/mincer

Small wrapper for inoticoming

Primary LanguageShellBSD 2-Clause "Simplified" LicenseBSD-2-Clause

Mincer - batch processing daemon

Summary

Listen incoming directory for new files, process them and put processing results to the output directory.

Uses inoticoming based on inotify lib. Mincer provides a few useful functions, not found in the inoticoming tool:

  • more friendly and convenient command line interface allow to start and stop Mincer daemon;
  • simple but flexible configuration file with a lot of reasonable defaults;
  • can save processed files (optionally gzipping them) in a separate directory;
  • improved logging of what is going on within the processor.

Stacking multiple instances of Mincer allows to build complex queued data processing conveyers. To do so, just configure your first Mincer instance OUTPUT_DIR to the INCOMING_DIR of the second one.

Usage

The package doesn't provide a system daemon but only a few scripts which can be used to build your own daemons.

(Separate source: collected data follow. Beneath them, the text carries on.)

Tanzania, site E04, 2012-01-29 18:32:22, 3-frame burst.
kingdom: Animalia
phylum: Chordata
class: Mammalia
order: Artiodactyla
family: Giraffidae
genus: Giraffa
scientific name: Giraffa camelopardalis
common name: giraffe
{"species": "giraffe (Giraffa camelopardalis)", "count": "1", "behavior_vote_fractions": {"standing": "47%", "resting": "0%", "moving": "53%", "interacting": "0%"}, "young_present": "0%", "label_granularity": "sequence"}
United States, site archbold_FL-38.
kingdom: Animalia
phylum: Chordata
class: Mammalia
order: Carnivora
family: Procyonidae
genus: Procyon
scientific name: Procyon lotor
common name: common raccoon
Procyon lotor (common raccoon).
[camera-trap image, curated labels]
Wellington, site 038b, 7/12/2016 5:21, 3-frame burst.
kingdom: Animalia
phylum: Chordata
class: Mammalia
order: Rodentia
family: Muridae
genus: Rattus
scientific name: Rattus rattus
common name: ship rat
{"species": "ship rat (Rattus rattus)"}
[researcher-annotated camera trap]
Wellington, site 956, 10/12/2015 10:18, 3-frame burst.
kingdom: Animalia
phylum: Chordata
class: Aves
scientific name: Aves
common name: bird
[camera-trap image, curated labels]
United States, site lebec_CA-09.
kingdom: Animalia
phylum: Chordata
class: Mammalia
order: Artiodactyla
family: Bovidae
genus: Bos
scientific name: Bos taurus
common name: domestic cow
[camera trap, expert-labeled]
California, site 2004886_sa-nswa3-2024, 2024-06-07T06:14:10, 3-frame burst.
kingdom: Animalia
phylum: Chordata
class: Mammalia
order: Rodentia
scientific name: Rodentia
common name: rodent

Daemon creation mini-howto

  1. Create a root directory for your Mincer instance, say /var/mincer1;
  2. Create a callback script callback.sh inside the root directory. Take a callback.sh.skeleton as a start point. It must take an absolute file name of incoming data file as first argument. It must create result file (or files) inside its current directory (actually this can be overrided. See examples);
  3. Create your own Mincer configuration file based on mincer.conf.example, provided inside the upstream tarball. You have to define at least ROOT_DIR and FILENAME_REGEXP variables. Save the created file as /var/mincer1/mincer.conf;
  4. Start the Mincer daemon with mincer /var/mincer1/mincer.conf. Note only the very first command will start the daemon and all subsequent invocations will gracefully exit.

Now you can:

  • add your data files to the /var/mincer1/incoming directory;
  • examine what is going on in the /var/mincer1/processing.log;
  • stop the daemon with mincer /var/mincer1/mincer.conf stop.

Things you should know

  • files are processed one-by-one;
  • when incoming queue is empty, file processing begins immediately after write close;
  • during moving processing results to output directory (or directories) mincer moves files in two stages: first it copies them to $NAME.tmp, then renames $NAME.tmp to $NAME. This allow to deliver all or nothing;
  • write your FILENAME_REGEXP in such way to honor special meaning of '.tmp' extension, otherwise mincer will start processing files earlier than it should. It means you never use regexps like '.*' or '.tmp$'.
  • callback script is always started in configured WORK_DIR. All files in WORK_DIR are removed before callback start, but directories are not. So you can save some state between callback invocation;
  • callback script always invoked with the one argument - absolute path of the incoming file;
  • callback script should never move, change or remove incoming file because it will break mincer processing logic;
  • empty incoming files are not processed and are immediately removed and callback is not started;
  • incoming files without read permissions are immediately moved to the FAILED_DIR and callback is not started;
  • all configuration options except ROOT_DIR, FILENAME_REGEXP, LOGFILE and INCOMING_DIR can be safely changed in runtime without any additional efforts;
  • if you want to change one of ROOT_DIR, FILENAME_REGEXP, LOGFILE, INCOMING_DIR, you must stop running mincer instance first, then change the variables and then start mincer again;
  • symlinks are NOT processed. If you want to process files located somewhere in the filesystem, use hardlinks or tiny files with target file path.

Examine mincer.conf.example for further information about available configuration options.